● Instructions for the task:
Render the entries between the line holding "Given the scene" and the end of the entries, inclusive, as a two-column CSV with the headers "query" and "response". Use one row per entry, put each field in quotation marks, and replace line breaks with spaces.

Scene-based question records
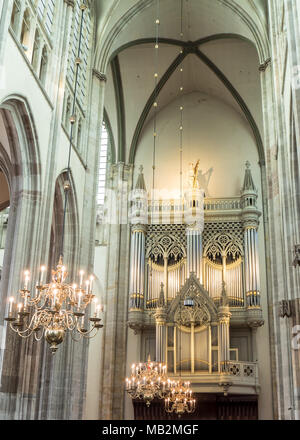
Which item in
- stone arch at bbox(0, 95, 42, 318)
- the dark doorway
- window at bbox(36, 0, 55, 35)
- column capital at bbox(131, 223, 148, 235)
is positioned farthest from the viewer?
column capital at bbox(131, 223, 148, 235)

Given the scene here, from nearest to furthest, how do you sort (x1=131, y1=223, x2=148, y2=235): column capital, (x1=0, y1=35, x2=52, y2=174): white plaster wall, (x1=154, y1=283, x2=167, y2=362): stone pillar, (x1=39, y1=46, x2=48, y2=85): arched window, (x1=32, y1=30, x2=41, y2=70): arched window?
(x1=0, y1=35, x2=52, y2=174): white plaster wall
(x1=32, y1=30, x2=41, y2=70): arched window
(x1=39, y1=46, x2=48, y2=85): arched window
(x1=154, y1=283, x2=167, y2=362): stone pillar
(x1=131, y1=223, x2=148, y2=235): column capital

● Result below:
query,response
"Given the scene here, from nearest to furthest, how do you sort (x1=131, y1=223, x2=148, y2=235): column capital, (x1=0, y1=35, x2=52, y2=174): white plaster wall, (x1=154, y1=283, x2=167, y2=362): stone pillar, (x1=39, y1=46, x2=48, y2=85): arched window, (x1=32, y1=30, x2=41, y2=70): arched window?","(x1=0, y1=35, x2=52, y2=174): white plaster wall (x1=32, y1=30, x2=41, y2=70): arched window (x1=39, y1=46, x2=48, y2=85): arched window (x1=154, y1=283, x2=167, y2=362): stone pillar (x1=131, y1=223, x2=148, y2=235): column capital"